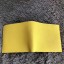Hermes Yellow MC Copernic Compact Wallet JM634Hd99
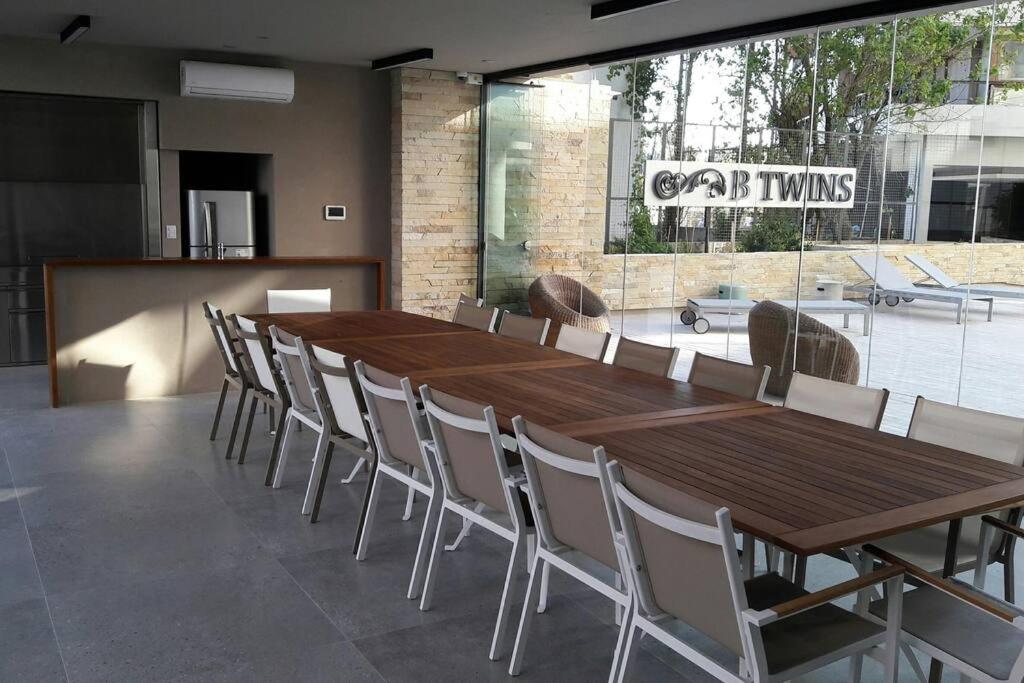 Dpto Premium Btwins Pinamar 7 piso vista al mar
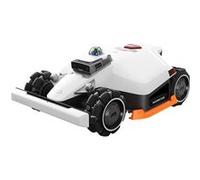 MAMMOTION LUBA 3 AWD 5000 Robot Tondeuse sans fil périphérique LiDAR 360°+NetRTK+vision IA dual caméra jusqu'à 5000m² Pente 80%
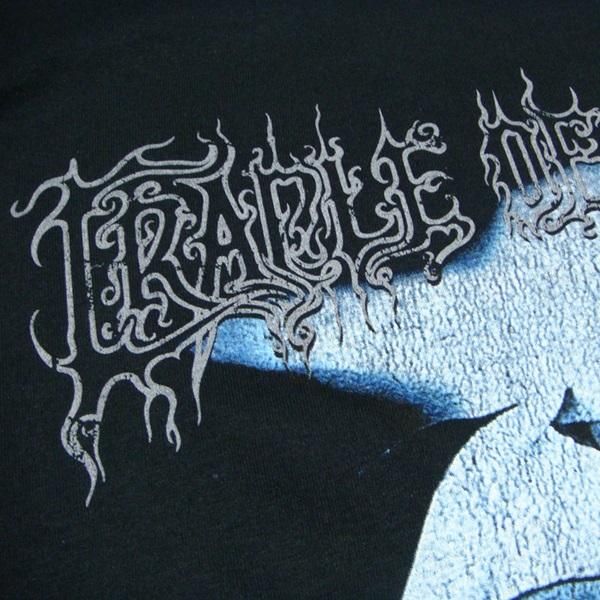 CRADLE OF FILTH Decadence, ロングTシャツ - メタルTシャツ専門 CRADLE OF FILTH Decadence, ロングTシャツ - メタルTシャツ専門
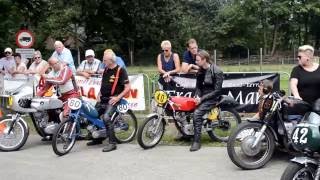 Albergen Classic Demo RMM 2016 [upl. by Ttenyl]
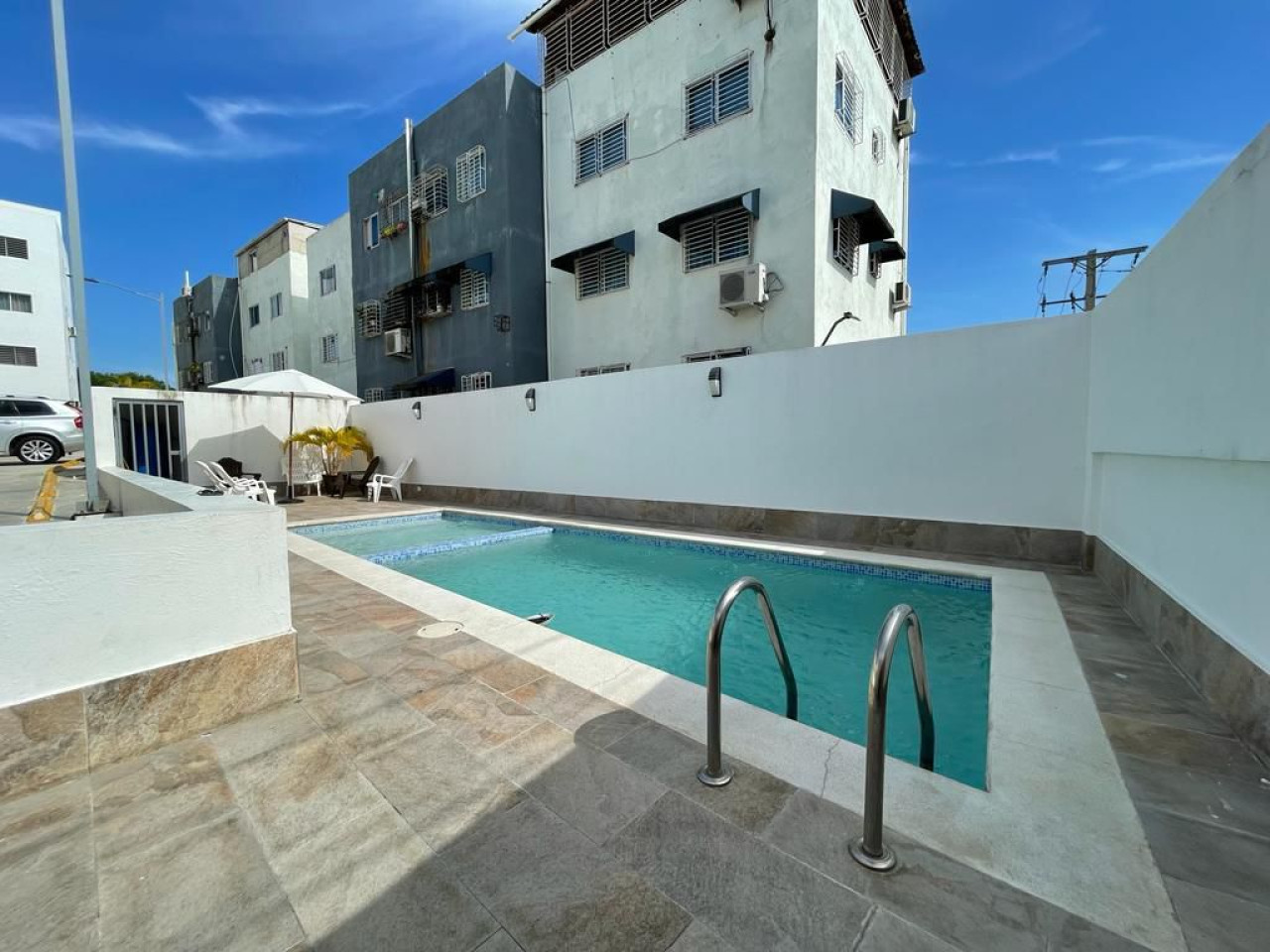 Apartment for sale in Jacobo Majluta
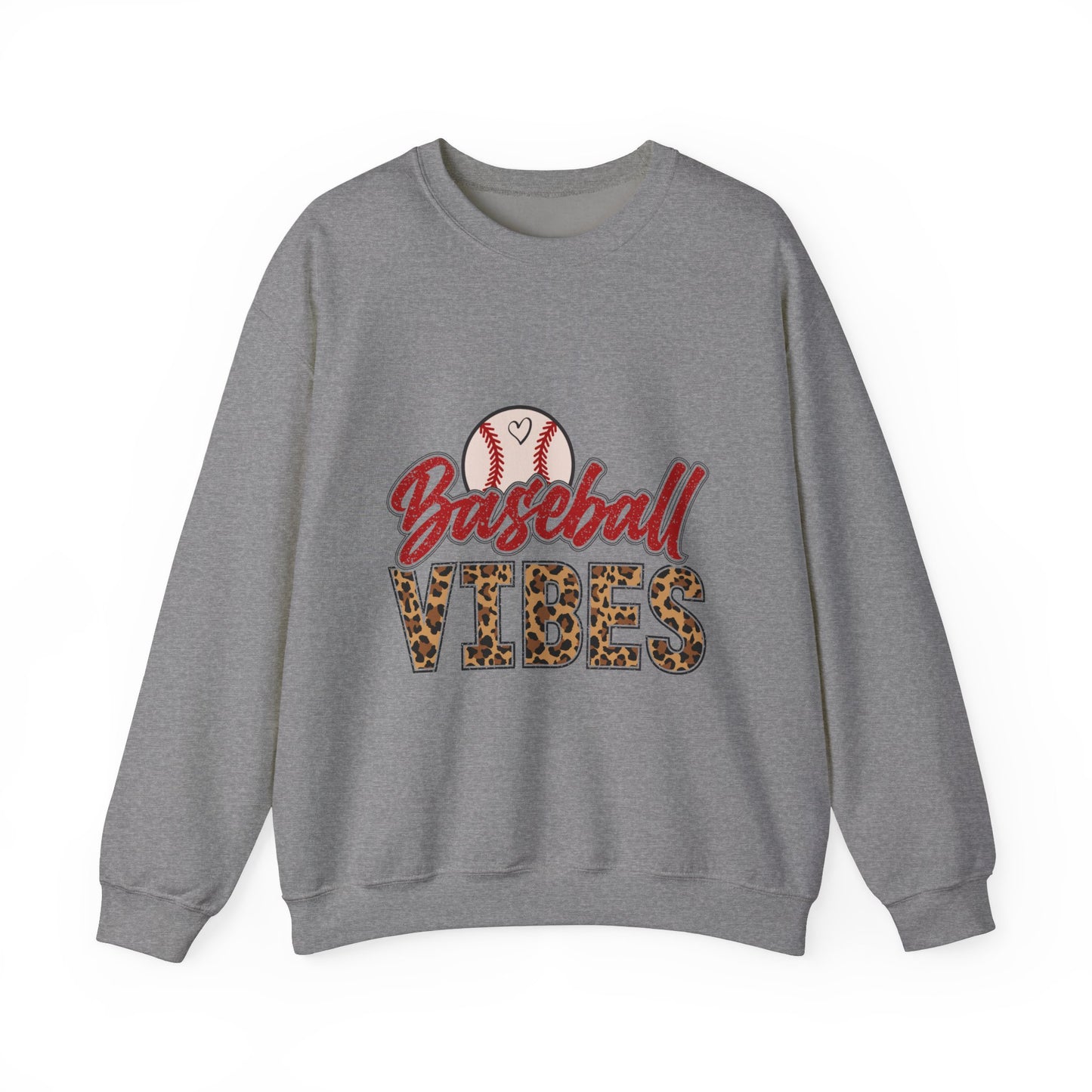 Soccer Vibes Leopard Sweatshirt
=-=-=
*Assignment*
Put the data above into a numbered list with one entry per line. Skip any blank lines and omit the pictures.

*Exercise output*
1. Hermes Yellow MC Copernic Compact Wallet JM634Hd99
2.  Dpto Premium Btwins Pinamar 7 piso vista al mar
3.  MAMMOTION LUBA 3 AWD 5000 Robot Tondeuse sans fil périphérique LiDAR 360°+NetRTK+vision IA dual caméra jusqu'à 5000m² Pente 80%
4.  CRADLE OF FILTH Decadence, ロングTシャツ - メタルTシャツ専門 CRADLE OF FILTH Decadence, ロングTシャツ - メタルTシャツ専門
5.  Albergen Classic Demo RMM 2016 [upl. by Ttenyl]
6.  Apartment for sale in Jacobo Majluta
7.  Soccer Vibes Leopard Sweatshirt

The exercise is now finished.